Anche in Campania Cgil, Cisl e Uil saranno fianco a fianco per celebrare la festa del Lavoro con diversi appuntamenti in tutte le province. A Napoli appuntamento con il tradizionale comizio in piazza del Gesù Nuovo, alle 10, al quale parteciperanno tre delegati delle categorie della sanità, pensionati e terziario e i segretari generali di Cgil, Cisl e Uil Napoli con le conclusioni di Gianpiero Tipaldi, segretario generale Cisl Napoli. In provincia di Salerno tre gli appuntamenti in programma promossi da Cgil, Cisl e Uil. La giornata inizierà a Nocera Inferiore dove Cgil, Cisl e Uil organizzano il tradizionale corteo lungo le strade del centro dell’agro nocerino-sarnese.
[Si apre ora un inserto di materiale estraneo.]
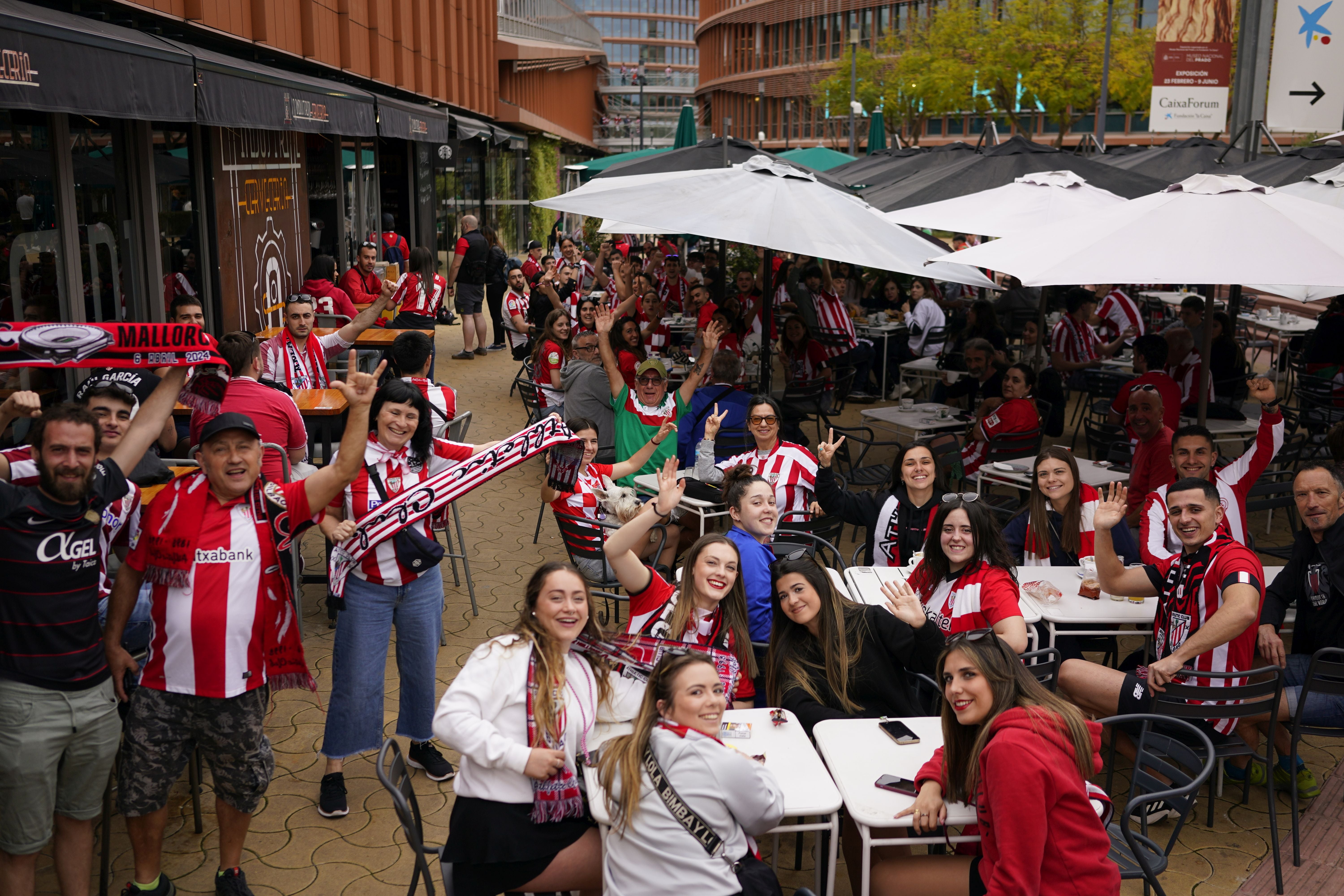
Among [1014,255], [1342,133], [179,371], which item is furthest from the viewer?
[1342,133]

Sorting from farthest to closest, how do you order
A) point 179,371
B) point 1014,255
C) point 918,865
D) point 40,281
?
point 40,281, point 1014,255, point 179,371, point 918,865

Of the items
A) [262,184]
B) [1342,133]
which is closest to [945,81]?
[1342,133]

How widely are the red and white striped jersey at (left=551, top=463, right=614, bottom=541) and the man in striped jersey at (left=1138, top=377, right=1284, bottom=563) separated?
2864 mm

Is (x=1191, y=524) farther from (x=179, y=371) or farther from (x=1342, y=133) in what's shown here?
(x=1342, y=133)

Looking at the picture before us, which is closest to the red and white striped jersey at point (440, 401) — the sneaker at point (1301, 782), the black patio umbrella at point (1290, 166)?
the sneaker at point (1301, 782)

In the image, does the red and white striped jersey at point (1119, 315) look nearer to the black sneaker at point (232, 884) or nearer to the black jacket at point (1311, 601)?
the black jacket at point (1311, 601)

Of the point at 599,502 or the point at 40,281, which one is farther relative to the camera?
the point at 40,281

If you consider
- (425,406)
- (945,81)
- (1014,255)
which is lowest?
(425,406)

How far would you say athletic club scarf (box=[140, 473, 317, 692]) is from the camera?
12.5ft

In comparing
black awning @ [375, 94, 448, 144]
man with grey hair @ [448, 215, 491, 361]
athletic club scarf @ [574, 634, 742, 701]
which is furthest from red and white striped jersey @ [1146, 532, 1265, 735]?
man with grey hair @ [448, 215, 491, 361]

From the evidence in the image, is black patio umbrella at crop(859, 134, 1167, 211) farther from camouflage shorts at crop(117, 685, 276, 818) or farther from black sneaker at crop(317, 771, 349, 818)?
camouflage shorts at crop(117, 685, 276, 818)

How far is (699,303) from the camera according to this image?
13.4 meters

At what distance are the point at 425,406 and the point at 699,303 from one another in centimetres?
885

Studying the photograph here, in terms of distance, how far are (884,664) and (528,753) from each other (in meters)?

Appuntamento alle 9,30 in piazza Diaz dove, al termine ci sarà il concentramento ed il comizio finale. Alle 16 a Salerno, torna anche quest’anno “1MayDay, il concerto del Primo maggio sulla spiaggia di Santa Teresa promosso da Cgil, Cisl, Uil, Comitato “Verso il Primo maggio” con il patrocinio del Comune di Salerno. Ad alternarsi sul palco realtà musicali che attraversano stili e sonorità differenti: dj Paola Palmieri, Materia Prima Liceo Scientifico Statale Francesco Severi Rock Band, A&M, Viaggi e Miraggi Francesco De Gregori Tribute Band, Blue Channel Band, Spina, Bif, Nuova Officina Popolare, Cosmorama, CoroPop di Salerno, Levia, Foscari, CRIFIU, Tribute Blues Brothers band & friends, Stragatti e StereoRebus. La manifestazione vede la partecipazione e il contributo di circa 40 Associazioni sociali, culturali e sportive salernitane riunite dal Comitato promotore e di numerosi enti e privati cittadini. Un ricordo particolare sarà dedicato a Angelo De Angelis, scomparso nel gennaio scorso, infaticabile motore della scorsa edizione. Alle 17 a Penta di Fisciano comizio della Cgil in piazza Vittorio Emanuele. E sempre dalle 17 al centro sociale di Battipaglia (via Guicciardini), musica e dibattiti promossi da Cgil, Cisl e Uil.

Il Primo Maggio in Basilicata

Cgil, Cisl e Uil della Basilicata hanno scelto la zona industriale della Val Basento, in provincia di Matera, afflitta da problemi di tenuta del sistema economico e produttivo e di perdita di lavoro, per celebrare la festa del primo maggio. ”La nostra Europa: lavoro, diritti, stato sociale”, il tema dell’iniziativa che è programmata a Ferrandina in collaborazione con l’amministrazione comunale. Previsto un corteo in partenza alle ore 9.30 da via Matteotti, a seguire il comizio (ore 11 in piazza Plebiscito) dove, oltre ai segretari generali di Cgil, Cisl e Uil Basilicata, interverranno anche molti lavoratori, specialmente della Valbasento e della Ferrosud di Matera. La Val Basento è stata scelta dalla Regione come area logistica e retroportuale della Zes (Zona economica speciale) Jonica, interregionale, di Basilicata e Puglia, per poterla così rilanciare. L’area industriale rischia la desertificazione produttiva, è ancora alle prese con le mancate bonifiche dei vecchi stabilimenti del polo chimico degli anni ’60 e gli investimenti non arrivano per poter creare nuove aziende e dare fiato all’occupazione.